Energy groups urge Congress to advance efficiency bill
By: Daily Energy Insider
February 21, 2017
The Alliance to Save Energy and the Business Council for Sustainable Energy (BCSE) expressed their support recently for the Energy Savings and Industrial Competitiveness Act, an energy efficiency bill that was recently reintroduced by U.S. Sens. Rob Portman (R-OH) and Jeanne Shaheen (D-NH).
The bill would employ various tools to encourage energy efficiency, such as strengthening building codes, creating initiatives for business, directing the Department of Energy to work with the private sector on energy efficiency research, and requiring the federal government to adopt energy saving measures.
“This is exactly the kind of legislation Americans want Congress to pass – bipartisan, common-sense policy that saves taxpayers money and drives economic activity and job creation,” Alliance to Save Energy President Kateri Callahan said.
“There are nearly 2.2 million energy efficiency jobs across the country – in manufacturing, installation, construction, engineering and other sectors. We added 130,000 efficiency jobs last year alone, and the policies in this legislation will only boost those numbers moving forward,” she added.
The legislation would spur the use of energy efficiency technologies in the residential, commercial, and industrial sectors of our economy, while also creating jobs.
The BCSE noted the U.S. economy is becoming more energy efficient than ever, citing the recently released 2017 Sustainable Energy in America Factbook.

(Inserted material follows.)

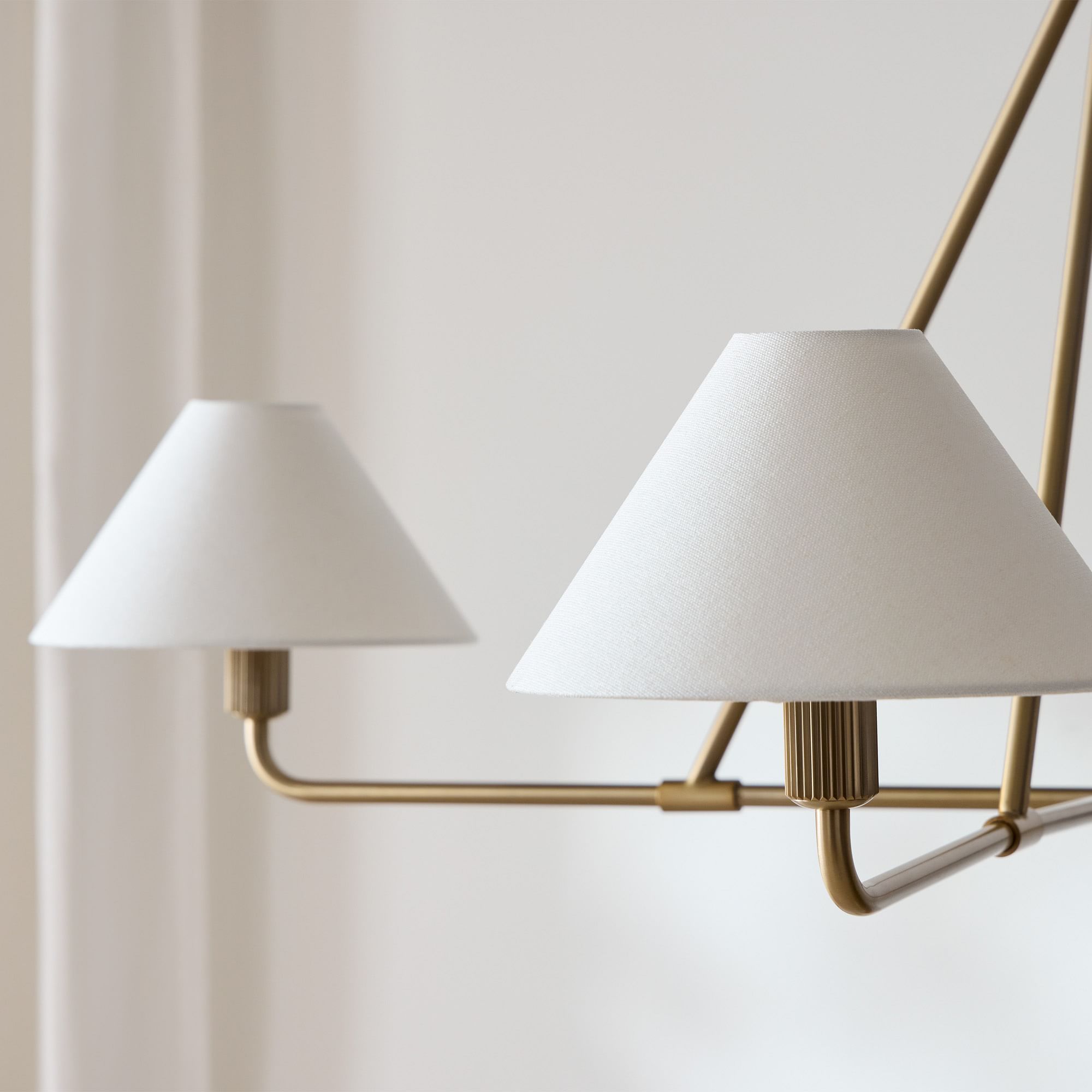 Vector Brass Fabric Chandelier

In addition, the energy productivity of the U.S economy increased by 10 percent since 2011.
“Energy efficiency provisions such as the ones in Portman-Shaheen will build upon these efficiency gains and will lock in greater energy and cost savings for decades to come,” BCSE President Lisa Jacobson said.
“The Council is supportive of the bill’s broad focus on energy efficiency in residential and commercial buildings, commercial supply chains, and the federal government,” she added.
Sens. Shaheen and Portman first introduced the legislation in 2011.